TAREAS
1. En el texto sobre las religiosas artistas de Quito, traduce al inglés esta oración: "Sin maestro alguno pintaba en miniatura y al óleo."
2. Según el texto sobre las religiosas artistas de Quito, ¿dónde nació sor María Estefanía de San José?
3. Prosigue el texto sobre las religiosas artistas de Quito a partir de su última oración.

TEXTO PROPORCIONADO
_ _ _ _ _ _ _
Repartidos a lo largo del territorio de la Audiencia de Quito, cuatro son las órdenes que establecieron monasterios o conventos femeninos en la sociedad virreinal: concepcionistas (Quito, Loja, Pasto, Cuenca, Riobamba e Ibarra), la orden de Santa Catalina de Siena (Quito), clarisas (Quito) y las carmelitas descalzas (Quito, Latacunga y Cuenca), a más del beaterio quiteño bajo la tutela de los mercedarios[5]. Dentro de estos claustros, son dos las mujeres más reconocidas por la historiografía realizando esta labor artística; nos referimos a María Estefanía de San José y a Ángela de la Madre de Dios Manosalvas. Su estado como religiosas les permitía ejercer esta actividad con un mayor grado de libertad; de hecho, todos estos monasterios se convirtieron en centros de producción y las religiosas en generadoras de obras, mayormente anónimas.

Nacida en la villa de Riobamba, la religiosa carmelita María Estefanía Dávalos y Maldonado o sor María Estefanía de San José (1720-1801) profesó en el monasterio del Carmen Moderno en Quito. Sobrina del científico Pedro Vicente Maldonado, colaborador de la Misión Geodésica Francesa a su paso por la Audiencia de Quito, fue visitada junto a su familia por Charles María de La Condamine, quien registró en su diario de viajes que:

Don Antonio tenía tres hermanas; la segunda de ellas, de 16 años, traducía a primera vista a Moreri. Veíase en la casa de hacienda un torreón, adornado con muchas obras delicadas, muy bien ejecutadas por las manos de estas tres jóvenes. La mayor estaba dotada de un talento universal: tocaba el arpa, el clavicordio, la guitarra, el violín y la flauta; mejor dicho, todos los instrumentos que llegaban a sus manos. Sin maestro alguno pintaba en miniatura y al óleo. Yo mismo ví en su caballete un cuadro que representaba la Conversión de San Pablo, con treinta figuras correctamente dibujadas, para el cual había echado mano de los malos colores que habían en el país. Con tantas prendas para agradar en el mundo, esta joven no deseaba más que hacerse carmelita y retardaba el cumplimiento de sus deseos; tan sólo el amor tierno que profesaba a su padre, el cual, después de haber resistido largo tiempo, le dio al fin su consentimiento y así profesó en Quito el año de 1742[6].

Dedicada a la escultura, entre sus obras dentro del monasterio destaca la Virgen del Carmen, venerada en el altar mayor de la iglesia, la Virgen del Tránsito y un Corazón de María. El historiador del arte José Gabriel Navarro señala que la hermana menor de sor María de San José, Magdalena, se distinguió también en la pintura y escultura, siendo de su autoría el Señor de la Resurrección y Santa Teresa en el mismo claustro[7].
_ _ _ _ _ _ _
ENTRADAS DEL LISTADO
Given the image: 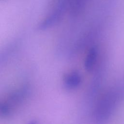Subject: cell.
<instances>
[{
    "instance_id": "obj_1",
    "label": "cell",
    "mask_w": 124,
    "mask_h": 124,
    "mask_svg": "<svg viewBox=\"0 0 124 124\" xmlns=\"http://www.w3.org/2000/svg\"><path fill=\"white\" fill-rule=\"evenodd\" d=\"M81 80L80 75L77 72H73L65 77L64 84L66 88L73 89L77 88L80 84Z\"/></svg>"
},
{
    "instance_id": "obj_2",
    "label": "cell",
    "mask_w": 124,
    "mask_h": 124,
    "mask_svg": "<svg viewBox=\"0 0 124 124\" xmlns=\"http://www.w3.org/2000/svg\"><path fill=\"white\" fill-rule=\"evenodd\" d=\"M97 57V50L95 47H92L89 50L84 62V67L88 71H90L95 64Z\"/></svg>"
},
{
    "instance_id": "obj_3",
    "label": "cell",
    "mask_w": 124,
    "mask_h": 124,
    "mask_svg": "<svg viewBox=\"0 0 124 124\" xmlns=\"http://www.w3.org/2000/svg\"><path fill=\"white\" fill-rule=\"evenodd\" d=\"M31 124H35L34 123H31Z\"/></svg>"
}]
</instances>
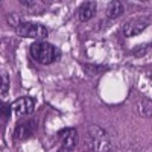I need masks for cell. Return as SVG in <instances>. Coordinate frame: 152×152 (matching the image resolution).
_ _ _ _ _ _ _
RESPUESTAS EN ORDEN
1. Without any teacher, she painted in miniature and in oils.

2. En la villa de Riobamba.

3.
Otra religiosa carmelita es la madre Ángela de la Madre de Dios Manosalvas, tía del famoso pintor quiteño Juan Manosalvas y al que se dice dictó sus primeras clases de dibujo. De ella se indica que “en el mismo monasterio se distinguió́ también como pintora la Madre Ángela de la Madre de Dios Manosalvas, que había sido discípula de Nicolás Cabrera e inició en el arte a su sobrino el pintor Juan Manosalvas. La madre Manosalvas doró los ángeles tallados por la Madre María de San José Dávalos”[8].

Aunque es importante que esta parte del estudio se dedique al papel de la mujer como artista, no podemos olvidar un campo, hasta hace poco olvidado, como es el de la mujer en calidad de promotora artística, es decir, ejerciendo un papel protagónico en la financiación y la elección de temas o artistas. Aunque es difícil entender las circunstancias que muchas veces les llevó a impulsar una obra o el motivo para su adquisición, esta labor de mecenazgo contribuyó a la creación de gran parte del patrimonio artístico del periodo colonial, del que podemos disfrutar a día de hoy.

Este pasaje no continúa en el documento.